Selected extract:
═══

2012 | 256pp | £8.99 (PB)
In this book, humorous scientist Mark Stevenson tours the globe in search of groundbreaking thinkers and scientists, even bumping into a few free radicals along the way. The narrative is split up into four distinct (and yet linked) sections: man, machine, Earth and re-boot.
Theories constantly bounce off the walls – from Aubrey de Grey’s radical transhumanism and ascension from our mortal bodies, to the genetic infrastructure of said bodies and how we can force small bespectacled men in basements to write the next generation of artificial intelligence – this book has it all.
Stevenson never meets an idea with scepticism, instead preferring to visit the theorist or engineer behind it, obtain their point of view and then make some rather humorous and witty points of his own. I find this a refreshing take on most scientific reads that focus too much on the facts and not on the theories. He focuses on what will be coming to the home in the not too distant future, rather than penning an epic love letter to the prototypes of yesteryear that never made the grade.

═══

Records:
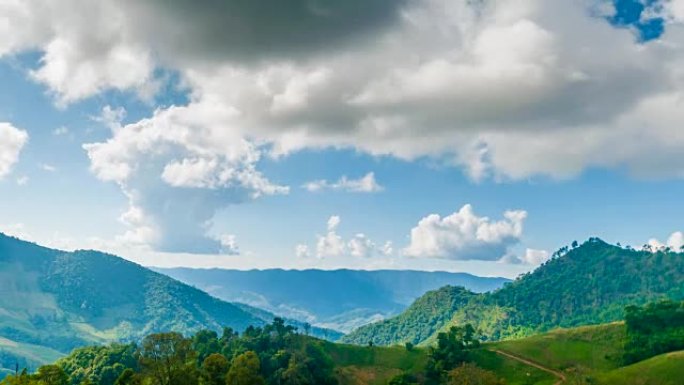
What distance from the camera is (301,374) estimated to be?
495 feet

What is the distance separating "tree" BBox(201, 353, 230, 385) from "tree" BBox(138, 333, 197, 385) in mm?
2310

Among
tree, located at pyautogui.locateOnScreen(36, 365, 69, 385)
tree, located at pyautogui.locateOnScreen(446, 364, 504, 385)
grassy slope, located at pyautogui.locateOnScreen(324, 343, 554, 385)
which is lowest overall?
grassy slope, located at pyautogui.locateOnScreen(324, 343, 554, 385)

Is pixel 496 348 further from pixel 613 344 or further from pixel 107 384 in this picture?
pixel 107 384

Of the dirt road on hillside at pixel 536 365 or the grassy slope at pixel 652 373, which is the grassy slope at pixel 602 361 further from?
the dirt road on hillside at pixel 536 365

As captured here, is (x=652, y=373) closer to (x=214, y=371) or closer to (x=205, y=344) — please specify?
(x=214, y=371)

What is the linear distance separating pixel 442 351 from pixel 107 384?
101784 millimetres

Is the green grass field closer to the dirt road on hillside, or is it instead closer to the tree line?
the dirt road on hillside

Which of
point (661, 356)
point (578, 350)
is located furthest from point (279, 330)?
point (661, 356)

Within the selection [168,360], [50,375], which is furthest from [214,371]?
[50,375]

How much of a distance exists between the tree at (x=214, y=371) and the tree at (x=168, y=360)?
2310 mm

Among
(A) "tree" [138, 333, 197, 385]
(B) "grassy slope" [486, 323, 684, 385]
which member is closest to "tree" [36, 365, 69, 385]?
(A) "tree" [138, 333, 197, 385]

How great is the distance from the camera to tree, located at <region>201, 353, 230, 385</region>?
10869cm

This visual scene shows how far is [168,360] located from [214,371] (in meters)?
9.30

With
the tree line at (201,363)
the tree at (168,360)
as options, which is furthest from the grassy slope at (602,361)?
the tree at (168,360)
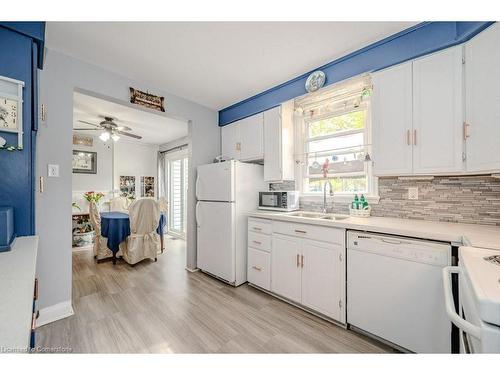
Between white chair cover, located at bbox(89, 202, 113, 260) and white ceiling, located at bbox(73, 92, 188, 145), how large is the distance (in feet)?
5.02

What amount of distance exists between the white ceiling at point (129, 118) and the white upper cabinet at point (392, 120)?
249 cm

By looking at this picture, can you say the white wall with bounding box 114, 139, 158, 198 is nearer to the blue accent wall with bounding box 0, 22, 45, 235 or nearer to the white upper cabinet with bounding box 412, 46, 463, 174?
the blue accent wall with bounding box 0, 22, 45, 235

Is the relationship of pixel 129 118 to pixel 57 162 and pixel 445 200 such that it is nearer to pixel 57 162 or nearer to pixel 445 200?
pixel 57 162

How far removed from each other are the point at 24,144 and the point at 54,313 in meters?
1.55

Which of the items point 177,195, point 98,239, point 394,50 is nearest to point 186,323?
point 98,239

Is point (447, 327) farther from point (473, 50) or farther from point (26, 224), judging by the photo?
point (26, 224)

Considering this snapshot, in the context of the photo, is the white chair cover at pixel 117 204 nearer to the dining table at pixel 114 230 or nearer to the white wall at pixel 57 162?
the dining table at pixel 114 230

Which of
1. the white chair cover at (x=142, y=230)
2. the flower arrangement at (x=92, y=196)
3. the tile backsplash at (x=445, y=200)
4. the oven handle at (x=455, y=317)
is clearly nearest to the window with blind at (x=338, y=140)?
the tile backsplash at (x=445, y=200)

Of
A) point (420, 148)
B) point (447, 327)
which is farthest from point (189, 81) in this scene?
point (447, 327)

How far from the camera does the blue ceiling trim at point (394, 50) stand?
60.9 inches
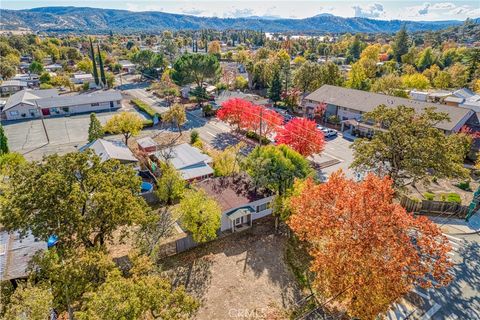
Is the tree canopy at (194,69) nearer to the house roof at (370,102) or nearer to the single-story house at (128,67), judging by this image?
the house roof at (370,102)

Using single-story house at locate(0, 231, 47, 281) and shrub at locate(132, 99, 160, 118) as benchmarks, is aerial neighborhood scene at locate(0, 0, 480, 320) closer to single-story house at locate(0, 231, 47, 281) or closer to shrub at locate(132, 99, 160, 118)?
single-story house at locate(0, 231, 47, 281)

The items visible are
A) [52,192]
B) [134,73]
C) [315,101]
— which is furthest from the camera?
[134,73]

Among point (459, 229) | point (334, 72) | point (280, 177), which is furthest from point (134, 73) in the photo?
point (459, 229)

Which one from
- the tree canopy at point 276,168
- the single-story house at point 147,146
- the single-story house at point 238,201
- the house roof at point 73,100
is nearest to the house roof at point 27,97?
the house roof at point 73,100

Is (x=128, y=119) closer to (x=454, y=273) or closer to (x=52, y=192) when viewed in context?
(x=52, y=192)

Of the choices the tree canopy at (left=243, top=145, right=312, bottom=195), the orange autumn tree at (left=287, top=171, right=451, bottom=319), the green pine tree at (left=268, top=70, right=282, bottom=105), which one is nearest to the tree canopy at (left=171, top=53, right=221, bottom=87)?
the green pine tree at (left=268, top=70, right=282, bottom=105)

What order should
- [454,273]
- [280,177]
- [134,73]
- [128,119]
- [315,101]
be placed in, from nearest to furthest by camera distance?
[454,273] → [280,177] → [128,119] → [315,101] → [134,73]
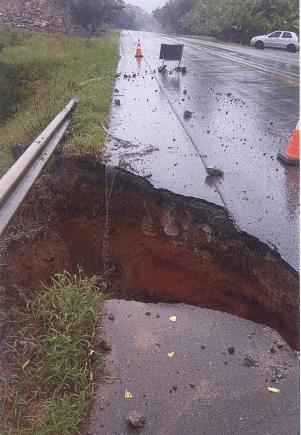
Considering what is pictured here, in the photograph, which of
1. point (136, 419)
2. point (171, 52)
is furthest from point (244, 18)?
point (136, 419)

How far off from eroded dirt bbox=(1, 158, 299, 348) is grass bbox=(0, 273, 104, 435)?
0.50m

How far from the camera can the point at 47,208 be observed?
464 centimetres

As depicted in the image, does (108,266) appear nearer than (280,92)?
Yes

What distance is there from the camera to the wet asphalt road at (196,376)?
2361mm

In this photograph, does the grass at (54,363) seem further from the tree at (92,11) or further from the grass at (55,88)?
the tree at (92,11)

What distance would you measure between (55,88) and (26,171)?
17.4 ft

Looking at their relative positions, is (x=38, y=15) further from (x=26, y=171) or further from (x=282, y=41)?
(x=26, y=171)

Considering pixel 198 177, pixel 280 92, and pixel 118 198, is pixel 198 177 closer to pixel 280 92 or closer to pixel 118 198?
pixel 118 198

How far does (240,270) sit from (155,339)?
1.10m

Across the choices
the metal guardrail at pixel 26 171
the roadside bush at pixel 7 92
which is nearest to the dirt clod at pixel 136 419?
the metal guardrail at pixel 26 171

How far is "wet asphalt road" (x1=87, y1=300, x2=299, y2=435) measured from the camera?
2.36 meters

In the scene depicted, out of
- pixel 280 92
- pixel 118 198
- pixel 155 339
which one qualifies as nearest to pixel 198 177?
pixel 118 198

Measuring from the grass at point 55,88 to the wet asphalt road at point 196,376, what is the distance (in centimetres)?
299

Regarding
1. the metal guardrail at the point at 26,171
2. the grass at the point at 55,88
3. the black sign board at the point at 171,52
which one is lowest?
the grass at the point at 55,88
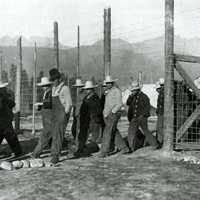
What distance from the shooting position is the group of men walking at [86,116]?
8976 mm

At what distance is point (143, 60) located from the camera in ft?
451

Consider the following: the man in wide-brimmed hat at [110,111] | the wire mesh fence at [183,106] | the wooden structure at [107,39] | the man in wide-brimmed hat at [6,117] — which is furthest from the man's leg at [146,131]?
the man in wide-brimmed hat at [6,117]

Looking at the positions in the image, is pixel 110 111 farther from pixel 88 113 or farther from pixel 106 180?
pixel 106 180

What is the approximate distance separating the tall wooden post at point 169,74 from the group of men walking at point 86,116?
0.81 metres

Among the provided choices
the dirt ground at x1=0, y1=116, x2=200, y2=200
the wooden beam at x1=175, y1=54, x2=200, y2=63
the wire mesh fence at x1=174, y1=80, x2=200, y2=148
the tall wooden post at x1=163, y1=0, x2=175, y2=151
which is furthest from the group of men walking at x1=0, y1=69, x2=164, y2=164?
the wooden beam at x1=175, y1=54, x2=200, y2=63

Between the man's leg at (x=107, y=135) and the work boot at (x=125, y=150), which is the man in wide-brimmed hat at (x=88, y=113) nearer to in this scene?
the man's leg at (x=107, y=135)

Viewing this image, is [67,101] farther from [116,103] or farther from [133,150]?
[133,150]

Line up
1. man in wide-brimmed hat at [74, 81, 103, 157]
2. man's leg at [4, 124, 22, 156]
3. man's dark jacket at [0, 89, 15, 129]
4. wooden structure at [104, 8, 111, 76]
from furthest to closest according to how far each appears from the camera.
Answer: wooden structure at [104, 8, 111, 76]
man in wide-brimmed hat at [74, 81, 103, 157]
man's leg at [4, 124, 22, 156]
man's dark jacket at [0, 89, 15, 129]

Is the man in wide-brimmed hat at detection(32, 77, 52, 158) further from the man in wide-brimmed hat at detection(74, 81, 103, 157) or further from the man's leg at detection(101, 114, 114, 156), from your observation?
the man's leg at detection(101, 114, 114, 156)

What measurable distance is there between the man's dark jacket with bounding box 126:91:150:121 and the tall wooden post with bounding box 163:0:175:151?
0.78 meters

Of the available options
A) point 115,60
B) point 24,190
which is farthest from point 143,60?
point 24,190

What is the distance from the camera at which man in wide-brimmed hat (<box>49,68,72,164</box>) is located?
8922 mm

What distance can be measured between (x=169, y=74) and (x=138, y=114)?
4.40 ft

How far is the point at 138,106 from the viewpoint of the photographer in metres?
10.8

═══

Prompt A:
State whether each statement agrees with the book review, answering yes or no and quoting the words of the review that decide it: (i) The book's narrative is divided into four sections. (ii) Stevenson approaches new ideas with scepticism. (iii) The paperback edition costs £8.99.
Prompt B:
Set down, word for word, the part of the book review that opens with the words containing "In this book, humorous" and closes with "Earth and re-boot.".
Prompt C:
Take the book review further, continuing after its final sentence.
The records have no connection to the book review.

Written response A:
(i) Yes: "The narrative is split up into four distinct (and yet linked) sections"
(ii) No: "Stevenson never meets an idea with scepticism"
(iii) Yes: "£8.99 (PB)"

Written response B:
In this book, humorous scientist Mark Stevenson tours the globe in search of groundbreaking thinkers and scientists, even bumping into a few free radicals along the way. The narrative is split up into four distinct (and yet linked) sections: man, machine, Earth and re-boot.

Written response C:
Not all is fun and games, however, as Stevenson highlights some of the dangers of future technology. He remarks that technology will be misused and that the next Chernobyl or 9/11 disaster is never far off. Do not let this put you off, though! No new scientific or technological cause is without drawbacks, be they mortal or ethical.
This is a volume filled with hope, optimism and wondrous bouts of side-splitting, scientific punchlines. This book makes for an excellent and insightful read for anyone doubtful about the future of innovative science.